Disposing of Objections. The joint session does not act on any objections that are made. Instead, the joint session is suspended while each house meets separately to debate the objection and vote whether, based on the objection, to count the vote or votes in question. Both houses must vote separately to agree to the objection. (This is the form in which the question was put in 1969; Deschler's Precedents, v. 3, Ch. 10, §3.6.) Otherwise, the objection falls and the vote or votes are counted. (3 U.S.C. §15, provides that "the two Houses concurrently may reject the vote or votes ....) These procedures have been invoked once since enactment of the 1887 law. In 1969, a Representative and a Senator objected in writing to counting the vote of an elector from North Carolina who had cast his vote for George Wallace and Curtis LeMay. Both houses, meeting and voting separately, rejected the objection, so when the joint session resumed, the challenged electoral vote was counted as cast. (This episode is discussed in Deschler's Precedents, v. 3, Ch. 10, §3.6.) In that instance the elector whose vote was challenged was from a state that did not by law "bind" its electors to vote only for the candidates to whom they are pledged. The instance of an elector voting for a different candidate (the socalled "faithless elector"), from a state which does, in fact, bind by law the elector to vote for the candidate to whom listed or pledged (see Ray v. Blair, 343 U.S. 214 (1952) in which the Court upheld the permissibility of such state limitations but did not address their enforceability), has not as yet been expressly addressed by the Congress or the courts.
Procedures for Considering Objections. 3 U.S.C. §17 lays out procedures for each house to follow in debating and voting on an objection. (As these procedures affect either house, however, they presumably are rule-making provisions of law which that house can decide unilaterally to alter.) These procedures limit debate on the objection to not more than two hours, during which each member may speak only once and for not more than five minutes. Then "it shall be the duty of the presiding officer of each House to put the main question without further debate." Under this provision, the presiding officer in each house held in 1969 that a motion to table the objection was not in order (Deschler's Precedents, v. 3, Ch. 10, §3.7). On the other hand, the Senate agreed, by unanimous consent, during the same proceeding to a different way in which the time for debate was to be controlled and allocated (Deschler's Precedents , v. 3, Ch. 10, §3.8).

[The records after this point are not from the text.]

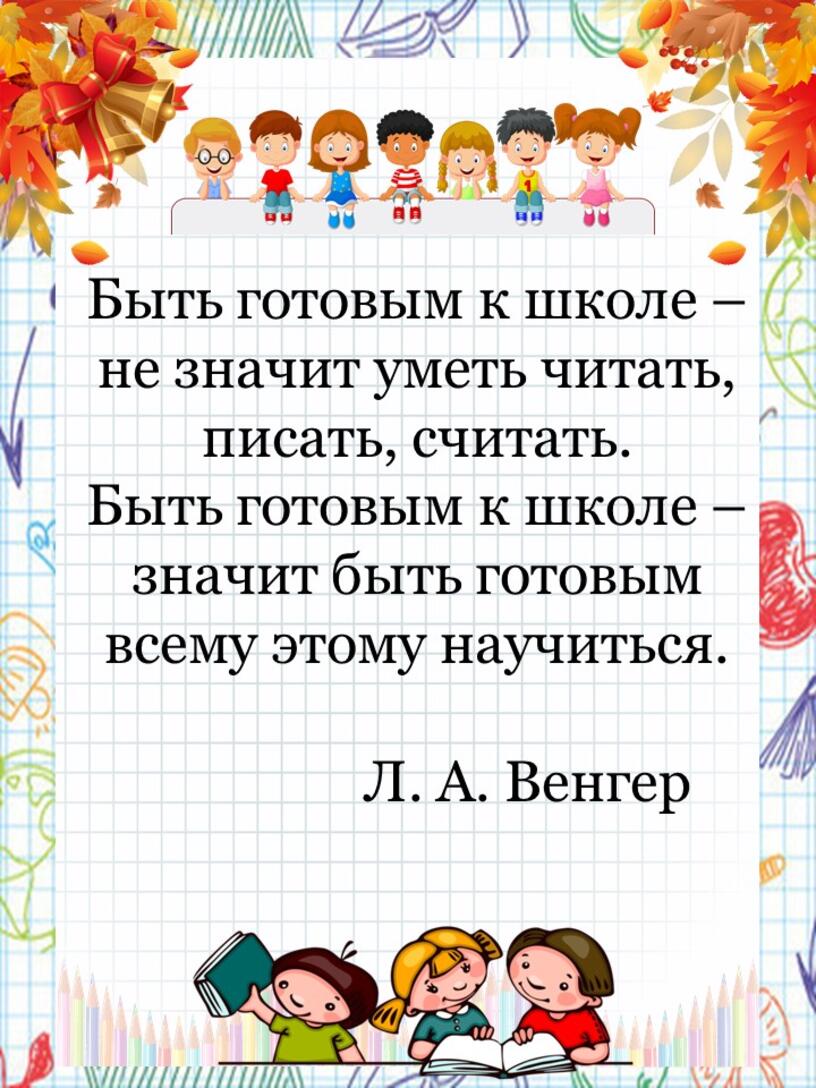 Быть готовым к школе – не значит уметь читать, писать, считать.
Быть готовым к школе – значит быть готовым всему этому научиться.

Л. А. Венгер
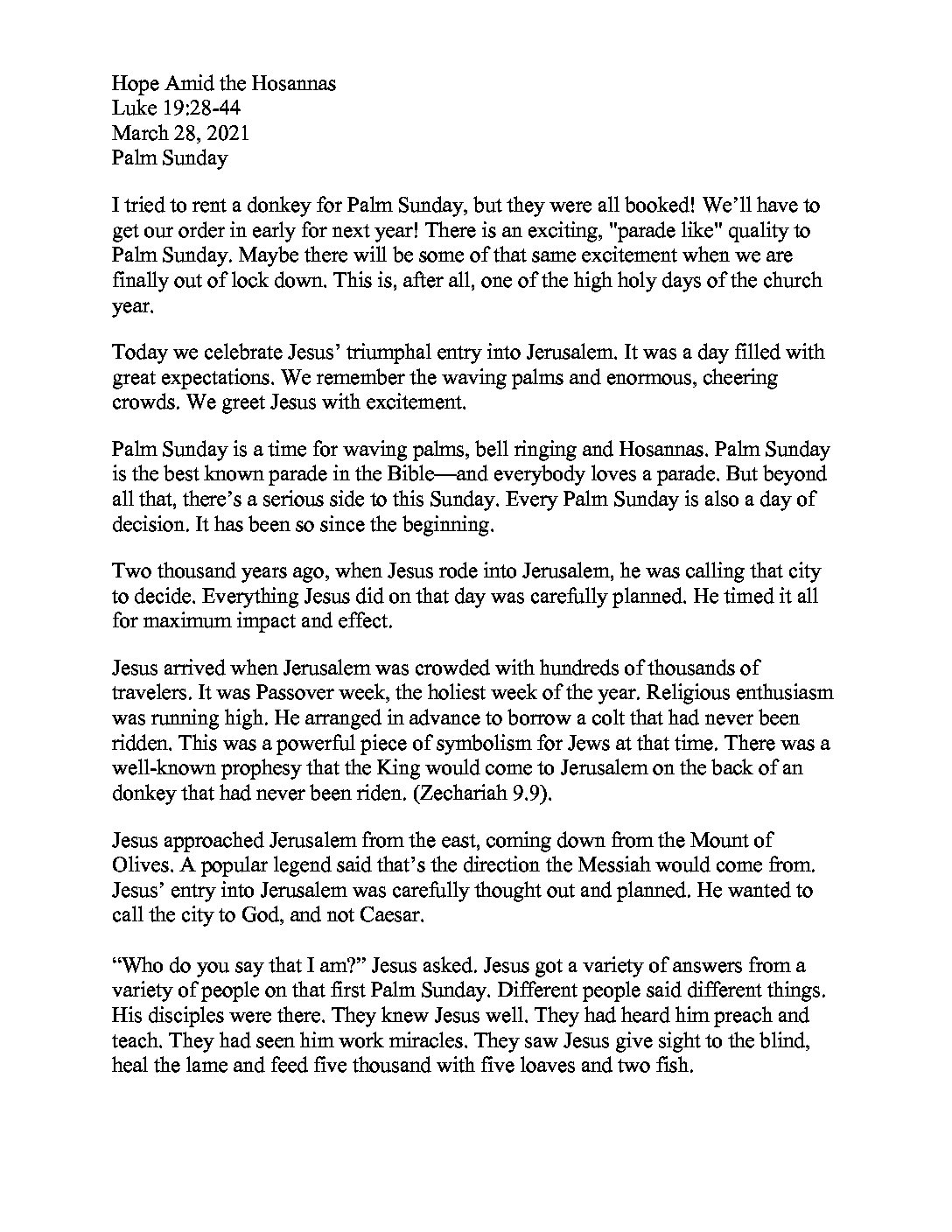 Hope Amid the Hosannas
Luke 19:28-44
March 28, 2021
Palm Sunday

I tried to rent a donkey for Palm Sunday, but they were all booked! We'll have to get our order in early for next year! There is an exciting, "parade like" quality to Palm Sunday. Maybe there will be some of that same excitement when we are finally out of lock down. This is, after all, one of the high holy days of the church year.

Today we celebrate Jesus' triumphal entry into Jerusalem. It was a day filled with great expectations. We remember the waving palms and enormous, cheering crowds. We greet Jesus with excitement.

Palm Sunday is a time for waving palms, bell ringing and Hosannas. Palm Sunday is the best known parade in the Bible—and everybody loves a parade. But beyond all that, there's a serious side to this Sunday. Every Palm Sunday is also a day of decision. It has been so since the beginning.

Two thousand years ago, when Jesus rode into Jerusalem, he was calling that city to decide. Everything Jesus did on that day was carefully planned. He timed it all for maximum impact and effect.

Jesus arrived when Jerusalem was crowded with hundreds of thousands of travelers. It was Passover week, the holiest week of the year. Religious enthusiasm was running high. He arranged in advance to borrow a colt that had never been ridden. This was a powerful piece of symbolism for Jews at that time. There was a well-known prophesy that the King would come to Jerusalem on the back of an donkey that had never been riden. (Zechariah 9.9).

Jesus approached Jerusalem from the east, coming down from the Mount of Olives. A popular legend said that's the direction the Messiah would come from. Jesus' entry into Jerusalem was carefully thought out and planned. He wanted to call the city to God, and not Caesar.

"Who do you say that I am?" Jesus asked. Jesus got a variety of answers from a variety of people on that first Palm Sunday. Different people said different things. His disciples were there. They knew Jesus well. They had heard him preach and teach. They had seen him work miracles. They saw Jesus give sight to the blind, heal the lame and feed five thousand with five loaves and two fish.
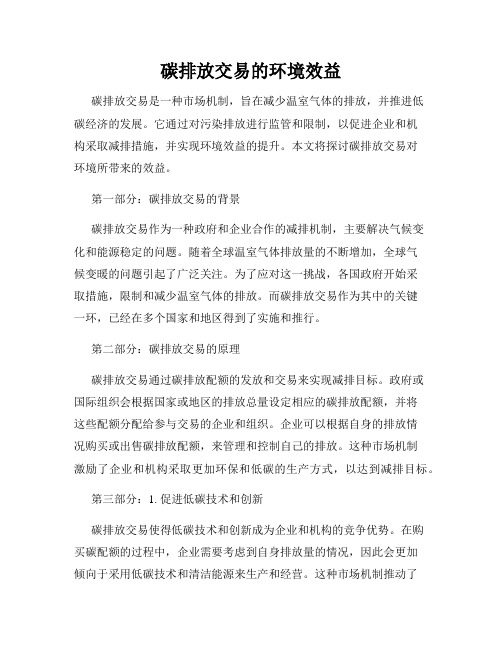 碳排放交易的环境效益

碳排放交易是一种市场机制，旨在减少温室气体的排放，并推进低碳经济的发展。它通过对污染排放进行监管和限制，以促进企业和机构采取减排措施，并实现环境效益的提升。本文将探讨碳排放交易对环境所带来的效益。

第一部分：碳排放交易的背景

碳排放交易作为一种政府和企业合作的减排机制，主要解决气候变化和能源稳定的问题。随着全球温室气体排放量的不断增加，全球气候变暖的问题引起了广泛关注。为了应对这一挑战，各国政府开始采取措施，限制和减少温室气体的排放。而碳排放交易作为其中的关键一环，已经在多个国家和地区得到了实施和推行。

第二部分：碳排放交易的原理

碳排放交易通过碳排放配额的发放和交易来实现减排目标。政府或国际组织会根据国家或地区的排放总量设定相应的碳排放配额，并将这些配额分配给参与交易的企业和组织。企业可以根据自身的排放情况购买或出售碳排放配额，来管理和控制自己的排放。这种市场机制激励了企业和机构采取更加环保和低碳的生产方式，以达到减排目标。

第三部分：1. 促进低碳技术和创新

碳排放交易使得低碳技术和创新成为企业和机构的竞争优势。在购买碳配额的过程中，企业需要考虑到自身排放量的情况，因此会更加倾向于采用低碳技术和清洁能源来生产和经营。这种市场机制推动了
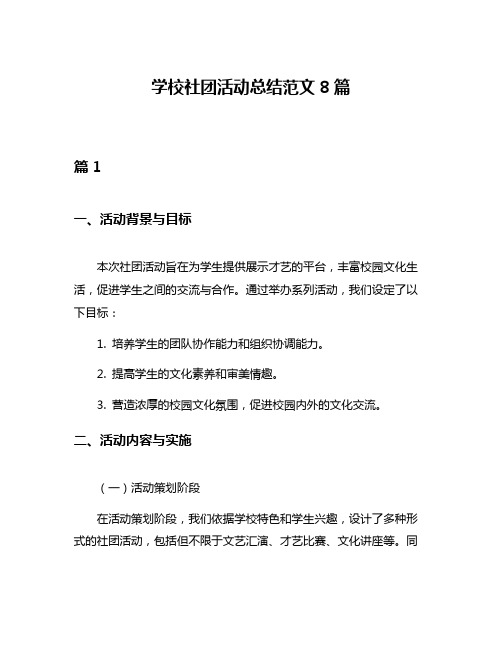 学校社团活动总结范文 8 篇

篇 1

一、活动背景与目标

本次社团活动旨在为学生提供展示才艺的平台，丰富校园文化生活，促进学生之间的交流与合作。通过举办系列活动，我们设定了以下目标：

1. 培养学生的团队协作能力和组织协调能力。

2. 提高学生的文化素养和审美情趣。

3. 营造浓厚的校园文化氛围，促进校园内外的文化交流。

二、活动内容与实施

（一）活动策划阶段

在活动策划阶段，我们依据学校特色和学生兴趣，设计了多种形式的社团活动，包括但不限于文艺汇演、才艺比赛、文化讲座等。同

Basis for Objections. The general grounds for an objection to the counting of an electoral vote or votes would appear from the federal statute and from historical sources to be that such vote was not "regularly given" by an elector, and/or that the elector was not "lawfully certified" according to state statutory procedures. The statutory provision first states in the negative that "no electoral vote ... regularly given by electors whose appointment has been lawfully certified ... from which but one return has been received shall be rejected" (3 U.S.C. § 15), and then reiterates for clarity (see Conference Report on 1887 legislation, 18 Congressional Record 668, 49th Cong., 2d Sess., January 14, 1887) that both houses concurrently may reject a vote when not "so regularly given" by electors "so certified." 3 U.S.C. § 15. It should be noted that the word "lawfully" was expressly inserted by the House in the Senate legislation (S. 9, 49th Cong.) before the word "certified" ( Conference Report, supra, 18 Congressional Record at 668). Such addition arguably provides an indication that Congress thought it might, as a grounds for an objection, question and look into the lawfulness of the certification under state law. While the first objection of "regularly given" may, in practice, subsume the latter (as a vote may arguably be other than "regularly given" if it were given by one who was not "lawfully certified"), the two objections are not necessarily the same. In the case of the socalled "faithless elector" in 1969, described above, the elector was apparently "lawfully certified" by the state, but the objection raised was that the vote was not "regularly given" by such elector.